# Exercise requirements:
Please copy the lines below word for word, leaving out the pictures.

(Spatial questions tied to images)
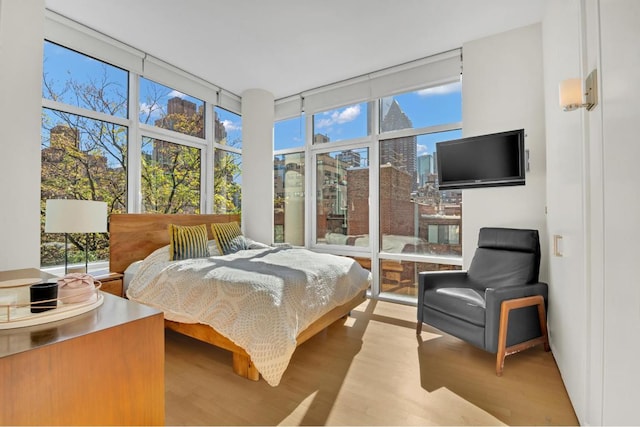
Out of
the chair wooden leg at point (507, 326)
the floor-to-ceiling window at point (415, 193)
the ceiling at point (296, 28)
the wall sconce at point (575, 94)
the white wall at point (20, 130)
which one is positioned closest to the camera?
the wall sconce at point (575, 94)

# Response:
Out of
the chair wooden leg at point (507, 326)
the floor-to-ceiling window at point (415, 193)
the ceiling at point (296, 28)
the wall sconce at point (575, 94)
the white wall at point (20, 130)
which one is positioned closest to the camera?
the wall sconce at point (575, 94)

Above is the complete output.